Zu erledigende Aufgaben -
- a) Welche Zeilen der Datensätze enthalten die Zeichenfolge „curtain“? Zieh jede dieser Zeilen vollständig heraus.
- b) Setze den Auszug über die Nachfolge Christi und das Bekenntnis der eigenen Sünden fort, beginnend nach seinem letzten Satz.

Will nun Jemand dir einwenden, weil auch die Gläubigen gar manche Versuchung erdulden müssen: „Wo ist des Herrn Wort? Es komme doch!“ — so vergiß nicht, daß auch zu dem Herrn einst gesagt wurde: „Er möge herabsteigen vom Kreuze, so wollen wir ihm glauben; er hat auf den Herrn vertraut, der rette ihn jetzt, wenn er ein Wohlgefallen an ihm hat.“ Wenn man in solcher Weise höhnend zu dir spricht, als ruhe dein Vertrauen auf thörichter Fabel, so antworte nimmer. Wollte doch auch Christus die Spötter nicht eines einzigen Wortes würdigen! Ihn allein sollst du fragen, nur ihm antworten. Redest du zu jenen, sie glauben dir nicht; fragst du sie, so lassen sie dich ohne Antwort. So sprich denn mit dem Propheten zu deinem Heilande: „Ich war ohne Beschwerden, da ich dir folgte, und Menschentage habe ich nicht begehrt.“

S. 183 So sprach auch jenes Weib, und sofort war sie geheilt. Obgleich matt und krank, da sie so lange den Herrn gesucht hatte, sprach sie doch: „Ich hatte keine Beschwerden, da ich dir folgte.“ So ist es in der That: wer Christus folgt, der fühlt keine Beschwerden, weil er die Mühseligen gerade zu sich ruft, um sie zu erquicken. So folgen wir ihm denn, von dem mit Recht der Prophet sagt: „Die auf den Herrn hoffen, erneuern ihre Kraft, befiedern sich wie Adler, laufen und werden nicht müde, gehen und werden nicht matt.“

So scheuen wir denn nicht das Bekenntniß. Mit Jeremias können wir sagen: „Du weißt es, o Herr! was herausging aus meinen Lippen, lag stets offen vor dir.“ Darum scheue ich mich nicht, die eigenen Sünden zu bekennen, und zu bitten: „Laß zu Schanden werden, die mich verfolgen, aber mich laß nicht zu Schanden werden!“

Petrus scheute sich nicht zu rufen: „Weiche von mir, Herr! denn ich bin ein sündiger Mensch.“ Der weise, hehre Mann, in dem die Kraft der Kirche ruht und das höchste Amt der Leitung: er erkennt, daß es für ihn nichts Nützlicheres gebe, als sich über den Erfolg des unternommenen Werkes nicht zu überheben. Darum sagt er: „Weiche von mir, Herr!“ Er bittet nicht in der Absicht, verlassen zu werden, sondern lediglich, um sich vor Hochmuth zu bewahren.

Bereitgestellte Datensätze -
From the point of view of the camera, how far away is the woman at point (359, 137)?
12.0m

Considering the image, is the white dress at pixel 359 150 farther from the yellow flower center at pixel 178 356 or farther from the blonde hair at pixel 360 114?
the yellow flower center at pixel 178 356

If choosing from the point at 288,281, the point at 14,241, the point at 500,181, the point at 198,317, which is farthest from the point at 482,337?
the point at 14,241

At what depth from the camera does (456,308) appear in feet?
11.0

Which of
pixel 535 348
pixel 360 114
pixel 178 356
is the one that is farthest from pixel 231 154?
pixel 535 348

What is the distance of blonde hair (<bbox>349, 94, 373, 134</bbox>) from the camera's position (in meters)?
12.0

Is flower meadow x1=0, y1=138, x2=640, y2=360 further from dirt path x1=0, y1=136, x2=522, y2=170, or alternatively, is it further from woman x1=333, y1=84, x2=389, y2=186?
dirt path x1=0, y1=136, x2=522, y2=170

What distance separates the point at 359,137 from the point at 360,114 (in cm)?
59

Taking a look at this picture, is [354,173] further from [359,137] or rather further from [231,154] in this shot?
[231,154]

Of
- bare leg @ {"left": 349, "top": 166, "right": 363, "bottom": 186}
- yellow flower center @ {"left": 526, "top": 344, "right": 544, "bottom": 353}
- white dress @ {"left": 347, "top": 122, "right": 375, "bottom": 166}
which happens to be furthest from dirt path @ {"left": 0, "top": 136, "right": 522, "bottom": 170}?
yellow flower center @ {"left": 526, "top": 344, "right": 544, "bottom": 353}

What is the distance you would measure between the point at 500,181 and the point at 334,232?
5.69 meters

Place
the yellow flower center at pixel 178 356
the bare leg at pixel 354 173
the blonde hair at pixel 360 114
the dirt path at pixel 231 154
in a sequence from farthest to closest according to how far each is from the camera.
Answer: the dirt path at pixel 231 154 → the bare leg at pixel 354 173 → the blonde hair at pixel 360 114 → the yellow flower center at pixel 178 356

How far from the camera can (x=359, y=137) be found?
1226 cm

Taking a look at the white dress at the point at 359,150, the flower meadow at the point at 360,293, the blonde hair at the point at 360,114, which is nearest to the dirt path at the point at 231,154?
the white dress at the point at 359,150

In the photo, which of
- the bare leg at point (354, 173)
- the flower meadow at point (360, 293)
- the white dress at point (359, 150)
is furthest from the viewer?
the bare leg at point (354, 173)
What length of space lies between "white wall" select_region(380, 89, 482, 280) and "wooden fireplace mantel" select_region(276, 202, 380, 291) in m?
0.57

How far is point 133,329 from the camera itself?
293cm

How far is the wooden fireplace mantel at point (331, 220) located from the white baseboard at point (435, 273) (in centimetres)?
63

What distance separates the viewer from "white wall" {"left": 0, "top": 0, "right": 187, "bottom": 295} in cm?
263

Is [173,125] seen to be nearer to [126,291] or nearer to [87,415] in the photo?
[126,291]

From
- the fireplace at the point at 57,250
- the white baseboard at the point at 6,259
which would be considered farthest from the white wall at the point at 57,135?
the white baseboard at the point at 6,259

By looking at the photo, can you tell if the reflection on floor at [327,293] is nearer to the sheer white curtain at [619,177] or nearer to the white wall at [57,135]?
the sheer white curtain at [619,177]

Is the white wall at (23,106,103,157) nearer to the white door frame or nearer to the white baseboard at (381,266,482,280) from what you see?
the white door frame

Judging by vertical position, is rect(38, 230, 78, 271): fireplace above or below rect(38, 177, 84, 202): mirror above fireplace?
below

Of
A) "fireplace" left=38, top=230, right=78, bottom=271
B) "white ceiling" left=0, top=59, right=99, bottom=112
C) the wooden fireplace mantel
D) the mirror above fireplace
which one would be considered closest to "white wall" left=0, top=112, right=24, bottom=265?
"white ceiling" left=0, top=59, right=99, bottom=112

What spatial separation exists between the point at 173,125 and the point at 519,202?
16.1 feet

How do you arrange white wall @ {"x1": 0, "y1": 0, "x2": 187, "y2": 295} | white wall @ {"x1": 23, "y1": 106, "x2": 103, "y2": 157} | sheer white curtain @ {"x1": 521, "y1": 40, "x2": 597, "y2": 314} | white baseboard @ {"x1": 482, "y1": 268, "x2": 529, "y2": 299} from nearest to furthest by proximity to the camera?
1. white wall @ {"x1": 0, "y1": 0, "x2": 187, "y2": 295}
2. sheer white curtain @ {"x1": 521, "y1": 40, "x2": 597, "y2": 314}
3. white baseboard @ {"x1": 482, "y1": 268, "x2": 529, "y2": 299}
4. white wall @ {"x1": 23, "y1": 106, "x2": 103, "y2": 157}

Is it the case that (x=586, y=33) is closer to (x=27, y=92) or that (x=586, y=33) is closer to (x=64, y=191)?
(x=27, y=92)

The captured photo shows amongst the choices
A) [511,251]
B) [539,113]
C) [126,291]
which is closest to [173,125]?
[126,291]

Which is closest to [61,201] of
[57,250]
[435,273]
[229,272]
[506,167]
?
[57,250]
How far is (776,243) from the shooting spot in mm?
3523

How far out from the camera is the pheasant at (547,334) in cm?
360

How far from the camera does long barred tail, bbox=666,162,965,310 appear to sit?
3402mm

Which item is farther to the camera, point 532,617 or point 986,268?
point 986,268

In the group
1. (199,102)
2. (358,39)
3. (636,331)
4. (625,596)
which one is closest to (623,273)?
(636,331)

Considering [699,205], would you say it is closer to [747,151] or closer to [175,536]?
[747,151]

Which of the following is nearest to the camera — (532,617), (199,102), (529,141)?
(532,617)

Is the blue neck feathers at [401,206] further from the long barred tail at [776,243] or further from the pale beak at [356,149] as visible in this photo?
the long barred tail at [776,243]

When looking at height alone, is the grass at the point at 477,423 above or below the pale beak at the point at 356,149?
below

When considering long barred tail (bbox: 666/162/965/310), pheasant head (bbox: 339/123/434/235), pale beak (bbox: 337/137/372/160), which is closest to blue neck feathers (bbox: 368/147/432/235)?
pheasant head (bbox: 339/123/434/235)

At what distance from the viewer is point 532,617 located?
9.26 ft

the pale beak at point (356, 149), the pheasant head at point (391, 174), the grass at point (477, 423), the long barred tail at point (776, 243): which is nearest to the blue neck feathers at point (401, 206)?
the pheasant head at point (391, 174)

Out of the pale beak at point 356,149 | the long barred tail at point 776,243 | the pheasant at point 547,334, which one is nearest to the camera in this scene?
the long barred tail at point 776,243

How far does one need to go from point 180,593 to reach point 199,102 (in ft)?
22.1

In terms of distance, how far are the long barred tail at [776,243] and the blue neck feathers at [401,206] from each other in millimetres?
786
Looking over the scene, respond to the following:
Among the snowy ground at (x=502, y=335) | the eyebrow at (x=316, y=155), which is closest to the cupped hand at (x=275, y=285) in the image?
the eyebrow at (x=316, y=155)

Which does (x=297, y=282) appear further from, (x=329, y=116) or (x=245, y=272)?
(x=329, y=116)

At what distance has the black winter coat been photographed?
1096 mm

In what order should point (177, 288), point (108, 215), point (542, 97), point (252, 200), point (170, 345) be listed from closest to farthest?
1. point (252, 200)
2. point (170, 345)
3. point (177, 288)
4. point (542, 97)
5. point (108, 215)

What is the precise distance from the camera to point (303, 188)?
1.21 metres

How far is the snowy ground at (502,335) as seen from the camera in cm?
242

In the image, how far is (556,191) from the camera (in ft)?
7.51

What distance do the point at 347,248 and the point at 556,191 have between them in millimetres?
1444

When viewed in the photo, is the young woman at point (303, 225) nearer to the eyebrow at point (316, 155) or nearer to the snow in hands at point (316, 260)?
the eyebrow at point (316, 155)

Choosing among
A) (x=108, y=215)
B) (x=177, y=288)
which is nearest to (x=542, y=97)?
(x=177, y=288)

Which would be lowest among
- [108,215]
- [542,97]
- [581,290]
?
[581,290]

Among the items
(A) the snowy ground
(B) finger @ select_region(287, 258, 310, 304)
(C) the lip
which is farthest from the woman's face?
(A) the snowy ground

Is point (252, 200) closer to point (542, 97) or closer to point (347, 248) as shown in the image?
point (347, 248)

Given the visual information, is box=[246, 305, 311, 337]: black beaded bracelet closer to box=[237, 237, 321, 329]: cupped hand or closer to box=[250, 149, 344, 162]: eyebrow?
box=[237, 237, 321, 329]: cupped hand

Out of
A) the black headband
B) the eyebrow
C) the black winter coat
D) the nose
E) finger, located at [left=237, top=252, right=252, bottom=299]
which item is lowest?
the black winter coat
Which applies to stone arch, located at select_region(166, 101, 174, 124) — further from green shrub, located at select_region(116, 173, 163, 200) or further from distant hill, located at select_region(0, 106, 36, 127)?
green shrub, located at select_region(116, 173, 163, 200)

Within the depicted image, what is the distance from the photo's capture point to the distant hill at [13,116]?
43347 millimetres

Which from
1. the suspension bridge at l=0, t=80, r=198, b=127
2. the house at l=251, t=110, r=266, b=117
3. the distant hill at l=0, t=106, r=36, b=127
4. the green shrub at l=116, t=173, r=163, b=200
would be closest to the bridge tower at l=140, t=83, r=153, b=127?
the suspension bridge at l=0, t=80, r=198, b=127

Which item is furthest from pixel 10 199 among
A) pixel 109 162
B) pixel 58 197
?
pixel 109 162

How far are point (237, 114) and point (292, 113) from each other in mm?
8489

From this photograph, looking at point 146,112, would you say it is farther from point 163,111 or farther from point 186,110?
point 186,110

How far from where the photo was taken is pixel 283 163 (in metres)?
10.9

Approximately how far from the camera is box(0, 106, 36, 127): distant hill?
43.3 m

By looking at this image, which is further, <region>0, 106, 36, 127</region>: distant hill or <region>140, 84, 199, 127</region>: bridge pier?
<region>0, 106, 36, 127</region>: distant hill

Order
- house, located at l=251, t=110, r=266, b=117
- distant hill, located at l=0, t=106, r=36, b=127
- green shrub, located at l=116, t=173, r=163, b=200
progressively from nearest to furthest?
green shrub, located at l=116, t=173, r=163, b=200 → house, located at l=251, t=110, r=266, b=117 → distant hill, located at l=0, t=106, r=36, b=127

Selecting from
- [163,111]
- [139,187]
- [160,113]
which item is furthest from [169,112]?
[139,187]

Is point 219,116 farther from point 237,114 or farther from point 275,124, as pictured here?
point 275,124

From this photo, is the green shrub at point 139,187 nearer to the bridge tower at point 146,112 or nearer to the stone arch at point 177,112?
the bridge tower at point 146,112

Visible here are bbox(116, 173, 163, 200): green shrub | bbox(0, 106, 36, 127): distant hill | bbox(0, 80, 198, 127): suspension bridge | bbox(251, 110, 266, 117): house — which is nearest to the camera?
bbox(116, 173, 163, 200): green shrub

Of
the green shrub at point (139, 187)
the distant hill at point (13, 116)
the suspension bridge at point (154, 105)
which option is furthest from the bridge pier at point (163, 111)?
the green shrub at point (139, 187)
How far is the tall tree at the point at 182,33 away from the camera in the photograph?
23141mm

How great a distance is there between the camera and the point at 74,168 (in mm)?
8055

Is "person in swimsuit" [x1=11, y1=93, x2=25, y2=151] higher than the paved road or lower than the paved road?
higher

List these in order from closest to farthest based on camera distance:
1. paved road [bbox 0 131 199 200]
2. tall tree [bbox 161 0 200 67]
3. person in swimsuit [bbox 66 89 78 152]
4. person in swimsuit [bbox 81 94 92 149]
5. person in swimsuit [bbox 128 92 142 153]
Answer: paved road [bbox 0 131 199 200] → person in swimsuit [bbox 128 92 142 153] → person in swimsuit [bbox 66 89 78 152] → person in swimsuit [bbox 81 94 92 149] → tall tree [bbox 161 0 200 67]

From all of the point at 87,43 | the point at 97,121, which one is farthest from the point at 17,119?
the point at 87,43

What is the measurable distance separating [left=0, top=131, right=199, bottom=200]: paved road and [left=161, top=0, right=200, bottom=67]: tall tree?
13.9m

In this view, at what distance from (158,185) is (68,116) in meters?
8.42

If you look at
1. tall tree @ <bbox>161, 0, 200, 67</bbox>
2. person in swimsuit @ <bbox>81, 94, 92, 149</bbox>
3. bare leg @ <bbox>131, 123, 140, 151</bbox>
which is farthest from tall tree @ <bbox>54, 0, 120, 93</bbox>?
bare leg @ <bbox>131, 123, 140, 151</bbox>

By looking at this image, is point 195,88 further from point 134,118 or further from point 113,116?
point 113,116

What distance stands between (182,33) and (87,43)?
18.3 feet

Erwartete Antworten -
- a)
By looking at the photo, can you tell if the reflection on floor at [327,293] is nearer to the sheer white curtain at [619,177] or nearer to the white wall at [57,135]?
the sheer white curtain at [619,177]
How do you arrange white wall @ {"x1": 0, "y1": 0, "x2": 187, "y2": 295} | white wall @ {"x1": 23, "y1": 106, "x2": 103, "y2": 157} | sheer white curtain @ {"x1": 521, "y1": 40, "x2": 597, "y2": 314} | white baseboard @ {"x1": 482, "y1": 268, "x2": 529, "y2": 299} from nearest to furthest by proximity to the camera?
2. sheer white curtain @ {"x1": 521, "y1": 40, "x2": 597, "y2": 314}

- b)
Auch Paulus redet von dem Stachel des Fleisches, der bewirke, daß er selbst sich nicht überhebe. Gefährlich, einschmeichelnd muß dieser Stolz sein, da selbst Paulus ihn fürchtet. Und doch ist der nicht leicht zum Falle zu bringen, der fürchtet, sich um der empfangenen Offenbarungen willen überheben zu können. Aber einem tapferen Kämpfer gleich S. 184 freut er sich, unter den Gefahren, welche die Leiblichkeit ihm bereitet, die Seele zu bewahren und zu retten.

Kapitel XVII

So sollst auch du, wenn du erkennst, wie die göttlichen Gnadengeschenke überreichlich dir zuströmen, deine eigene Tugend wohl abmessen. Gott dem Herrn zolle Dank, betrachte die Armseligkeit deines Leibes, wie man den Ballast eines Schiffes ansiehet. Laß dich nie in den mächtigen Wogen dieser Welt von dem gefahrdrohenden Winde des Hochmuthes dahintreiben. So verläßt die Biene, wenn sie heftigere Luftströmungen bemerkt, ihr Versteck unter kleinen Steinchen erst dann, wenn sie durch ruhige, stille Luft hinfliegen kann, damit die Windstöße das schwache Ruder ihrer kleinen Flügel nicht zerbrechen. — So glaubten Paulus und Barnabas schon durch den bloßen Anblick des heidnischen Opfers ihr Gewissen zu beschweren. So hüte auch du dich, jungfräuliche Seele, daß die Strömungen dieser Welt dich nicht zu unbesonnenem Fluge veranlassen.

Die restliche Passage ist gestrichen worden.